◆ WHAT IS ASKED
a) In the mailing-list reply on FreeRADIUS DHCP data conversion, what is the answer to the question of how best to convert between ipaddr, string, and octet types in unlang?
b) Extend the mailing-list reply on FreeRADIUS DHCP data conversion beyond its final line.
### DOCUMENT EXTRACT ###
Data convertion and pre-defined variables for Dhcp site.

Alan DeKok aland at deployingradius.com
Sun Jun 9 16:41:24 CEST 2019


On Jun 9, 2019, at 10:15 AM, CpServiceSPb <cpservicespb at gmail.com> wrote:
> 
> I try to set up Dhcp Option 120 - freeradius DHCP-SIP-Servers-DHCP-Option
> and Dhcp Option 43 - DHCP-Vendor using unlang, both are octet type.
> But is still faulted.

  What does that mean?

> I looked into a lot of docs but didn' t find any success resolution.
> So, how is the best way at unlang to:
> - convert ipaddr type to octet;
> - convert string to octet;
> - convert string to ipaddr ?

  You don't.  The server should automatically do this.

> I tried to use %{hex:192.168.0.254} and %{ipaddr: 192.168.0.254} but there
> is nothing.

  Because "192.168.0.256" is a *text string* there.  The server has no way to know that it's an IP address.

> Also, I investigate that %{listen:src_ipaddr} is possible to use as some of
> pre-defined variable with Dcp IP.
> But its type is string.

  Yes.  That's how the dynamic expansions work.

> Also I tried %{hex: :%{listen:src_ipaddr}} and
> %{ipaddr:%{listen:src_ipaddr}} , there is no positive result.
### EXTRACTED RECORDS ###
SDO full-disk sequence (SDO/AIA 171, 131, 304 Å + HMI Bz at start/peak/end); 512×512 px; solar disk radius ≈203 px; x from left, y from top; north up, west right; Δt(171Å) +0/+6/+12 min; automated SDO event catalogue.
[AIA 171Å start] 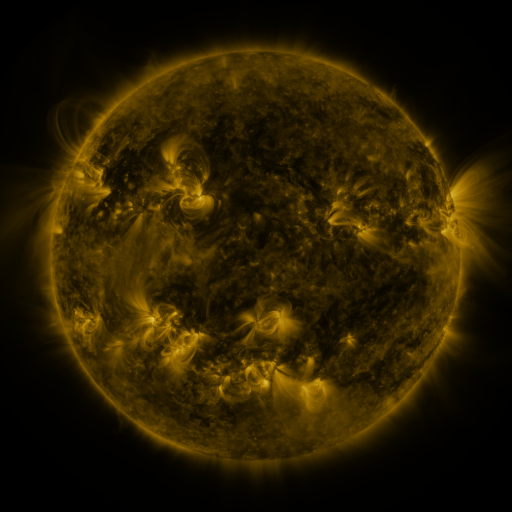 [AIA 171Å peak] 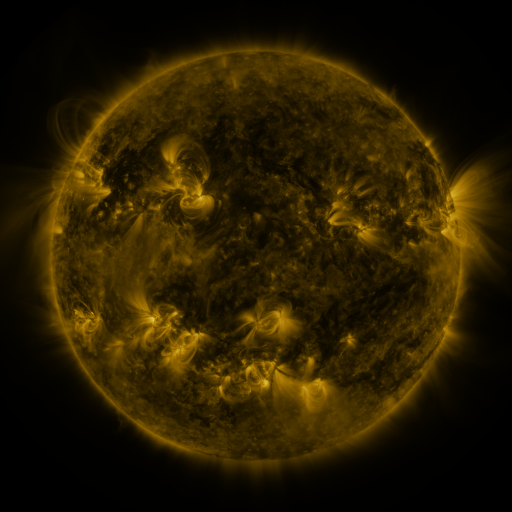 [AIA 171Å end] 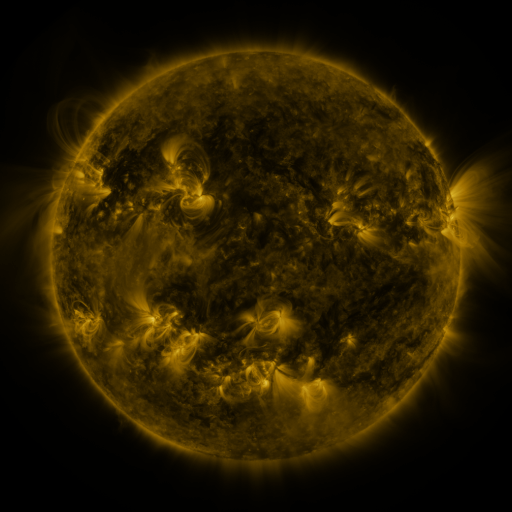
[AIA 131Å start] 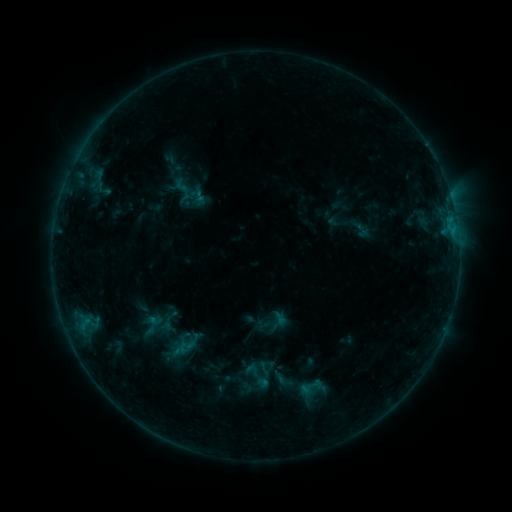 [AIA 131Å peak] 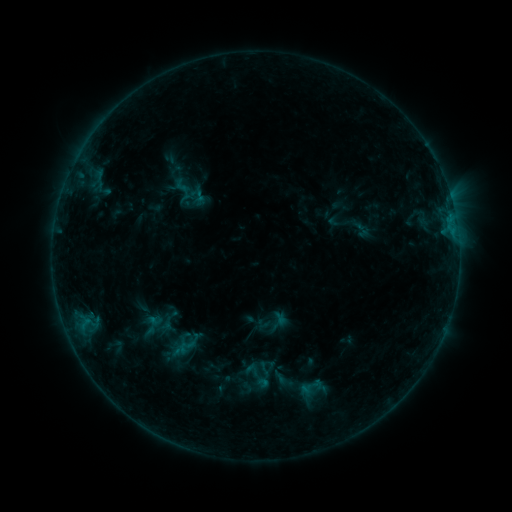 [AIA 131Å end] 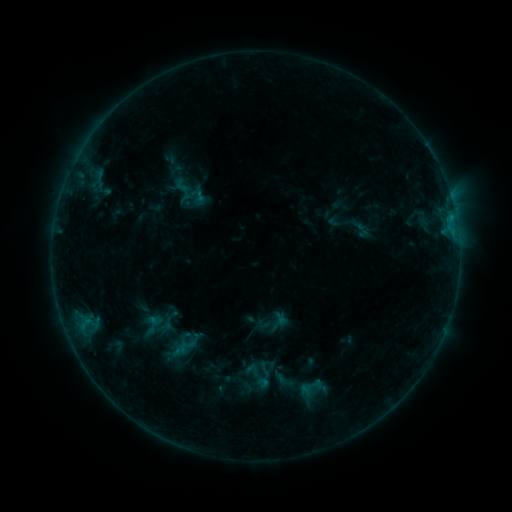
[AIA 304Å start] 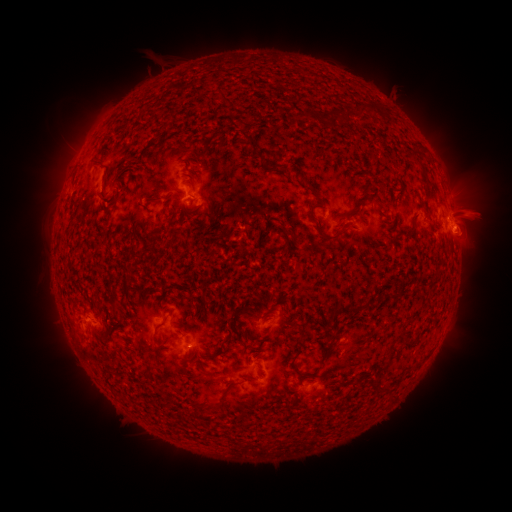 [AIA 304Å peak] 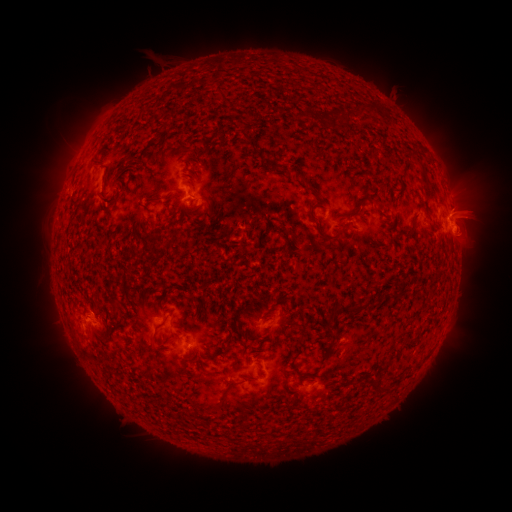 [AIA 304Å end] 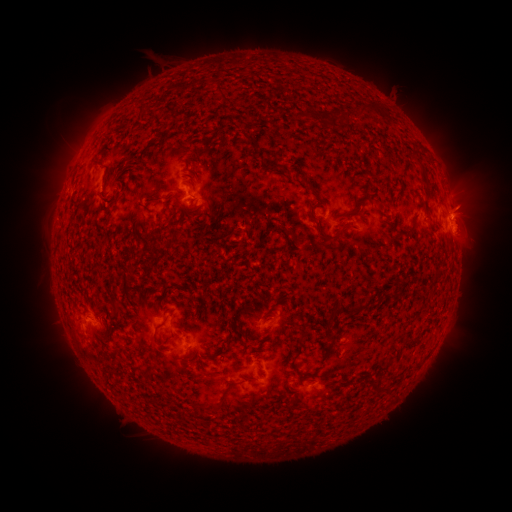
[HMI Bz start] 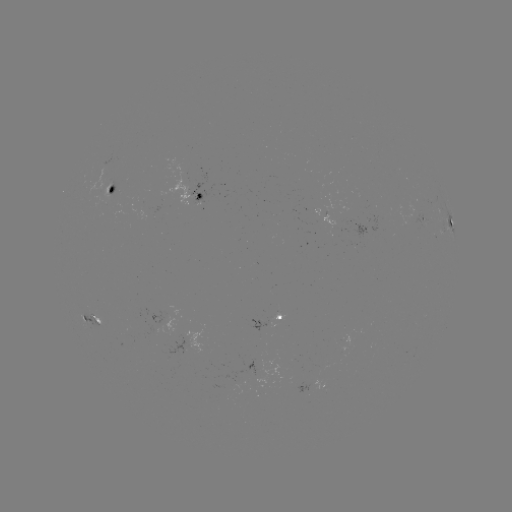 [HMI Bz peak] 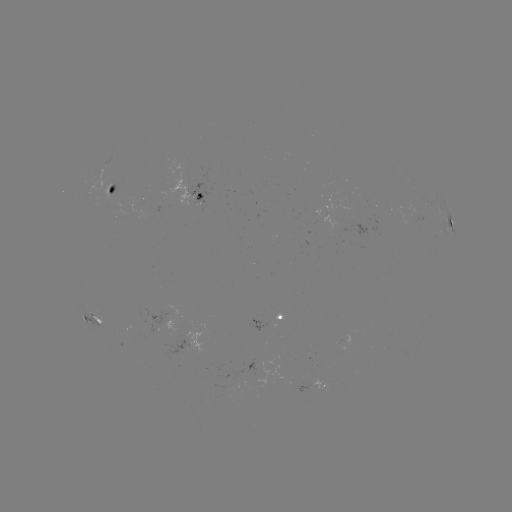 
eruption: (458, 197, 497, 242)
###
### EXTRACTED RECORDS ###
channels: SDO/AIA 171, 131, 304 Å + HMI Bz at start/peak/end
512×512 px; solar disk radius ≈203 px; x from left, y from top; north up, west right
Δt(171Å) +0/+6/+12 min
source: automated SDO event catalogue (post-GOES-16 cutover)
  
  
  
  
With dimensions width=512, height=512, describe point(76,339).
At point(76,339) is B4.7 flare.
###
◆ RESPONSES IN ORDER
a) You don't; the server should do the conversion automatically.

b)
> So, is there predefined variables, providing for example IP of Dhcp which I
> can use anywhere instead of specifying of 192.168.0.254 directly ?

  To do what?

> For example &DHCP-Domain-Name-Server += %{ipaddr:&some_variable}

  The DHCP-Domain-Name-Server attribute is defined to be an IP address.  So you just assign an IP address to it:

	&DHCP-Domain-Name-Server += 192.168.0.254

  The server then encodes the IP into a packet.

  There is no reason for you to encode attributes into raw data manually.  The server automatically decodes attributes it receives in packets, and then encodes attributes it sends in replies.

  If you're not sure how this happens, read the debug output.  Note that attributes of type "ipaddr" are printed as IP addresses.  They're *not* printed as raw data.

  Perhaps you also could explain what you're trying to do.  What you're doing right now is asking why your solution is wrong.  But you should instead be asking about the problem you're trying to solve.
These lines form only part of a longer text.